Ring the bell by a brick doorway nearby to visit the convent church, reached by crossing a meditative garden. Its portal vividly combines Gothic arches, Mudéjar brickwork, Renaissance medallions and ceramics by the Italian artist Nicola Pisano. Inside, the nave has a wooden roof carved in 1623. Among its statues are St John the Evangelist and St John the Baptist, carved by sculptor Juan Martínez Montañés.
Built on the former site of a mosque, this 14th-century church has a Mudéjar tower modelled on La Giralda, which has been spared the customary Baroque hat. On the west side, by Calle Alhóndiga, the Gothic portal is originally from the Iglesia de Santa Lucía, knocked down in 1930. Within its entrance is a horseshoe arch. At the far left end of the nave, the Capilla Sacramental is by architect Leonardo de Figueroa.

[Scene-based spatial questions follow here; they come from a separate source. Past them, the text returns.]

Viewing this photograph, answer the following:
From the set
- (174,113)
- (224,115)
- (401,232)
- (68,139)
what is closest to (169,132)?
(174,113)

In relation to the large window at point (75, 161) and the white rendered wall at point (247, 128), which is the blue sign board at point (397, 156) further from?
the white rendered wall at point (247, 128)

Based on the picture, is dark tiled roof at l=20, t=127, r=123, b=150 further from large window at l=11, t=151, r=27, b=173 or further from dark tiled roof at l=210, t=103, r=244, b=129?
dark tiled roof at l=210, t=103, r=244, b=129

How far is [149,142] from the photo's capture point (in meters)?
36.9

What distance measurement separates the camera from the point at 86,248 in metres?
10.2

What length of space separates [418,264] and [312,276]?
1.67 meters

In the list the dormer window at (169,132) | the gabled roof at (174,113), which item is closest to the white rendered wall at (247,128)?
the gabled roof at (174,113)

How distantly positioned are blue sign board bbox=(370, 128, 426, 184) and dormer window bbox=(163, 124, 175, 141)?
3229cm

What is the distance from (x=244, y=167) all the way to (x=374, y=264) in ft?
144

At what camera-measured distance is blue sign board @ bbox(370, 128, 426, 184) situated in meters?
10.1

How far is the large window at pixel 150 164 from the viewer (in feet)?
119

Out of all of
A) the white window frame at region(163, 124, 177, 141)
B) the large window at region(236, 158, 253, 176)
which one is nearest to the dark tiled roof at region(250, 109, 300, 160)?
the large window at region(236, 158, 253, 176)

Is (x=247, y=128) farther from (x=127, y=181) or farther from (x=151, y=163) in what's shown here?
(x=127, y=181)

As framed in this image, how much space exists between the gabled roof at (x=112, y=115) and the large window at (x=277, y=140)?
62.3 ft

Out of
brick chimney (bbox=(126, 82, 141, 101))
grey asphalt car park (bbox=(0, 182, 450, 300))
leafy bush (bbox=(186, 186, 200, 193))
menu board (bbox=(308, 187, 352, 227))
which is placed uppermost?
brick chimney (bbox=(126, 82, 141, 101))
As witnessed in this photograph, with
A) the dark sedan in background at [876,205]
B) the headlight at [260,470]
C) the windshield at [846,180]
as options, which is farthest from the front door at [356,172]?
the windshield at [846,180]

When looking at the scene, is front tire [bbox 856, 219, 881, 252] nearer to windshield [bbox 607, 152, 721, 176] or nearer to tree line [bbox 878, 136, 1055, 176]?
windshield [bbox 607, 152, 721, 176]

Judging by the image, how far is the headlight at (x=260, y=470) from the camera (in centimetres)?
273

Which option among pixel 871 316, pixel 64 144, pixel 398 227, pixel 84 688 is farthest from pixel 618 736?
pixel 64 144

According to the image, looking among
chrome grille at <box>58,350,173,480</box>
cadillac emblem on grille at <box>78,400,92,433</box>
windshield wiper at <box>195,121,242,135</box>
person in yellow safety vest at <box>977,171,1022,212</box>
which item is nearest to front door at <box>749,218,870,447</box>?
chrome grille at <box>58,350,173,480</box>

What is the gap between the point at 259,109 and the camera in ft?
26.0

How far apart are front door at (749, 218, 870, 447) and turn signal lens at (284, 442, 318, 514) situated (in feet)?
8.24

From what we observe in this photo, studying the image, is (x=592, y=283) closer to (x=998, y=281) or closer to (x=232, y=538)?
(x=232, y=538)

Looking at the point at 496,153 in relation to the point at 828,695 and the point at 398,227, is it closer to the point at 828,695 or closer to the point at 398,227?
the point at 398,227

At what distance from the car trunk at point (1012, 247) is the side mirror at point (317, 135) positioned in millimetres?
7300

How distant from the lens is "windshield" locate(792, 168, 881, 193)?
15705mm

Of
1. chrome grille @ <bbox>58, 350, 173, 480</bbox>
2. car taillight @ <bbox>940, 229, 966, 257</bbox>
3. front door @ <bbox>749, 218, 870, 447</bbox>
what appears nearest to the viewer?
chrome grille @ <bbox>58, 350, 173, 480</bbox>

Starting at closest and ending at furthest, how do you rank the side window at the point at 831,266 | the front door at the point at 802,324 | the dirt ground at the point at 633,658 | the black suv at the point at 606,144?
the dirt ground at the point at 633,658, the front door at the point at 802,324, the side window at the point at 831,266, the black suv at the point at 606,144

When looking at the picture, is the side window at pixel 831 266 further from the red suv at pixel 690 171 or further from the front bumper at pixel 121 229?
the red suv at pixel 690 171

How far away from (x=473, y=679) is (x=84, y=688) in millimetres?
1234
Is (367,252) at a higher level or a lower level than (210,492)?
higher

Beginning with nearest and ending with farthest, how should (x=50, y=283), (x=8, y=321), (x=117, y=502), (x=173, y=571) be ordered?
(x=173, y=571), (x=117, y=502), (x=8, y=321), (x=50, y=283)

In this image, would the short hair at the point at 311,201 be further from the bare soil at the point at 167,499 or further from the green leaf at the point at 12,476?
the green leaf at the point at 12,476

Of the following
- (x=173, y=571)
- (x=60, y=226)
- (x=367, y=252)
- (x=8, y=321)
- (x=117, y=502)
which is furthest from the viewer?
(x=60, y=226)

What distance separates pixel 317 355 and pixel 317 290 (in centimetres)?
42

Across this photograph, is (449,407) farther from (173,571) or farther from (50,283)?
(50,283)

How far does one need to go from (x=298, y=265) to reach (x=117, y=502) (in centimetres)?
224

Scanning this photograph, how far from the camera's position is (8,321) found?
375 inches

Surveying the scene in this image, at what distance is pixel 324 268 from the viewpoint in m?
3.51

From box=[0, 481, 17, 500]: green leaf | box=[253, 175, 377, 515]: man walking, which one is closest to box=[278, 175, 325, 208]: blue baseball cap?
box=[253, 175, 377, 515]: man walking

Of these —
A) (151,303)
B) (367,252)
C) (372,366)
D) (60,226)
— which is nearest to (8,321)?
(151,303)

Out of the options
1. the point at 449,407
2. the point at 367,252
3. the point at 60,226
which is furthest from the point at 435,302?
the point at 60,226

On the right, the Capilla de la Exaltación has a decorative ceiling and a figure of Christ by sculptor Pedro Roldán.
The Metropol Parasol is claimed to be the largest wooden structure in the world.
t The honeycombed Metropol Parasol leisure complex
Known locally as “Las Setas” (The Mushrooms), this ultramodern structure with a latticed canopy was built from 2005 to 2011. It presents a striking contrast of modern architecture and astounding archaeological finds: the Observation Deck provides a soaring view of the city, with skywalks circling around the core of gastrobars, while the first floor has an open-air plaza, which hosts cultural events. The market buzzes with life on the ground floor, and the Antiquarium Museum, housed in the basement, showcases the archaeological remains that were found when this project began in 1973, with extensive Roman ruins from the Tiberius era (c AD 14–AD 37), and a Moorish house from the 12th and 13th centuries.
GREAT VIEW
See how many of Seville’s famous bell towers you can spot from the Metropol Parasol’s observation deck – perhaps with a drink in hand from one of the skywalk bars.